Jakarta, CNBC Indonesia - Malaysia hari ini mengumumkan pencapaian pertumbuhan ekonomi kuartal II-2022. Ekonomi Negeri Harimau Malaya tumbuh impresif, mencapai 8,9% year-on-year (yoy).
Pencapaian tersebut adalah rekor tertinggi sejak kuartal II-2021. Realisasi 8,9% pun jauh di atas ekspektasi pasar yang memperkirakan pertumbuhan sebesar 6,7%.
Sebelumnya, Filipina juga sudah mengumumkan angka pertumbuhan ekonomi kuartal II-2021. Hasilnya lumayan, Produk Domestik Bruto (PDB) negara yang dipimpin Presiden Ferdinand Marcos Jr alias Bongbong Marcos itu tumbuh 7,4% yoy.
Dengan begitu, Indonesia kembali tersalip. Pada periode yang sama, ekonomi Ibu Pertiwi 'cuma' tumbuh 5,44% yoy.
Meski begitu, masih ada hal yang bisa dibanggakan dari ekonomi Tanah Air. Kebanggaan itu hadir dari pasar valas. Di hadapan dolar Amerika Serikat (AS), kinerja mata uang Indonesia yaitu rupiah lebih baik ketimbang ringgit Malaysia dan peso Filipina.
Sejak akhir 2021 (year-to-date/ytd), rupiah memang masih melemah 3,51% di hadapan greenback. Namun depresiasi ringgit dan peso lebih dalam dari itu.
Dalam periode yang sama, ringgit anjlok 6,7%. Sementara peso ambles 8,63%.
Ada sejumlah faktor yang menopang keperkasaan rupiah. Satu, cadangan devisa Indonesia masih tebal.
Betul bahwa pada akhir Juli 2022 cadangan devisa Indonesia turun drastis US$ 4,2 miliar dibandingkan bulan sebelumnya.

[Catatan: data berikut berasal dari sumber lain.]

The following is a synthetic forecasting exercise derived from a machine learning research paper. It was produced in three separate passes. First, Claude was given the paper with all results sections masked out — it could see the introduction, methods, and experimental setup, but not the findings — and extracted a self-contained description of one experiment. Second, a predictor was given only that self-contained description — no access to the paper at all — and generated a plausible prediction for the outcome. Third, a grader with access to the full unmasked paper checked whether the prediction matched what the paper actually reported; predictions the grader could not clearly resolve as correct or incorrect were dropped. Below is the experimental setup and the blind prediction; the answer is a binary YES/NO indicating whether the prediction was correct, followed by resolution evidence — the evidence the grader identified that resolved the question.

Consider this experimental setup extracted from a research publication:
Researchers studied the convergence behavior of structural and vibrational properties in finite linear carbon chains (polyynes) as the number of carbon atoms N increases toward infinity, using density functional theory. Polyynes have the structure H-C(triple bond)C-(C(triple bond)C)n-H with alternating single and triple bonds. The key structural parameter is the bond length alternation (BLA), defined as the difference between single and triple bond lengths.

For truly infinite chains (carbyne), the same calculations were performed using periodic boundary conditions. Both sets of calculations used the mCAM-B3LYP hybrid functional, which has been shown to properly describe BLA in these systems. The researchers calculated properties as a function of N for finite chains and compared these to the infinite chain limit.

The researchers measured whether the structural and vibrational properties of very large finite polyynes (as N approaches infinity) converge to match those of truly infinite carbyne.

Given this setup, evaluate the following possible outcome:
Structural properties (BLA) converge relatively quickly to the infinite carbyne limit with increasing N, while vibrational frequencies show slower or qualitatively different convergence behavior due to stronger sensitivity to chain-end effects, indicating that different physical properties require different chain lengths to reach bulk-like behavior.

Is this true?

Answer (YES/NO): NO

Meski demikian, cadangan devisa itu masih relatif tinggi. Setara dengan pembiayaan 6,2 bulan impor atau 6,1 bulan impor dan pembayaran utang luar negeri pemerintah, serta berada di atas standar kecukupan internasional sekitar tiga bulan impor.

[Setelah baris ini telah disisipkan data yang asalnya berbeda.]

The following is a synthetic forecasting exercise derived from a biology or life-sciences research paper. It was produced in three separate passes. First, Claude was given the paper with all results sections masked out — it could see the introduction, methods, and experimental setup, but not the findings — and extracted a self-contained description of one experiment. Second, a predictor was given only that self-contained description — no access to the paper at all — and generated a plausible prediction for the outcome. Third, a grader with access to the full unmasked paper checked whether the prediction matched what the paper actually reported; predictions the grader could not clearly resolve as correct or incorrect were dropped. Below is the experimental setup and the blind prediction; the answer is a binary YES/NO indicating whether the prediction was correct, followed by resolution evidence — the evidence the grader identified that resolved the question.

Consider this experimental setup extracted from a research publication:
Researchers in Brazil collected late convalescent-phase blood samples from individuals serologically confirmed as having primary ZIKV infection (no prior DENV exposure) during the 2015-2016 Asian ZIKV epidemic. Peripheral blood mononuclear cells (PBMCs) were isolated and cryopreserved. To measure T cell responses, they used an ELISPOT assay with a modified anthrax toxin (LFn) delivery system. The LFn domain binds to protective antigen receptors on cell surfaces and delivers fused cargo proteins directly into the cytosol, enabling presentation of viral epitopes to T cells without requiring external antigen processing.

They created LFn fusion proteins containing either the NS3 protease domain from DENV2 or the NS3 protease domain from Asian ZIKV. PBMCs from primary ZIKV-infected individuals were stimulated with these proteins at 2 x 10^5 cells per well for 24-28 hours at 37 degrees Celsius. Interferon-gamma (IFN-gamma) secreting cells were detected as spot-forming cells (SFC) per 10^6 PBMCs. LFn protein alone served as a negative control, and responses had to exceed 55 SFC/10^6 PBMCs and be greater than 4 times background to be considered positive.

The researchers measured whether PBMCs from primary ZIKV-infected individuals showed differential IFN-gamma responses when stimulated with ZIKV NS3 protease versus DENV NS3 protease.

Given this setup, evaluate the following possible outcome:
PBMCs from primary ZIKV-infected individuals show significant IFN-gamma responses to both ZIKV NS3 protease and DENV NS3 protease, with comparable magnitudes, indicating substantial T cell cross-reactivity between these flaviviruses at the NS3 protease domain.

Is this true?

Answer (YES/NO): NO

Dibandingkan Malaysia dan Filipina, cadangan devisa Indonesia masih unggul. Cadangan devisa Malaysia dan Filipina pada Juli 2022 masing-masing ada di US$ 107 miliar dan US$ 98,8 miliar.
Kedua, tingginya harga komoditas membuat devisa hasil ekspor Indonesia melonjak. Maklum, Indonesia adalah eksportir utama sejumlah komoditas di pasar dunia, seperti batu bara dan minyak sawit mentah (CPO). Secara ytd, harga batu bara acuan di pasar ICE Newcastle (Australia) meroket 161,81% point-to-point.
Tingginya devisa hasil ekspor membuat transaksi berjalan (current account) Indonesia membukukan surplus. Pada kuartal I-2022, surplus transaksi berjalan berada di US$ 221 juta atau 0,07% dari PDB.
Transaksi berjalan adalah neraca yang menggambarkan ekspor-impor barang dan jasa. Devisa dari pos ini bersifat jangka panjang dibandingkan investasi portofolio di pasar keuangan alias hot money. Jadi, transaksi berjalan kerap dijadikan dasar atau fundamental kekuatan mata uang suatu negara.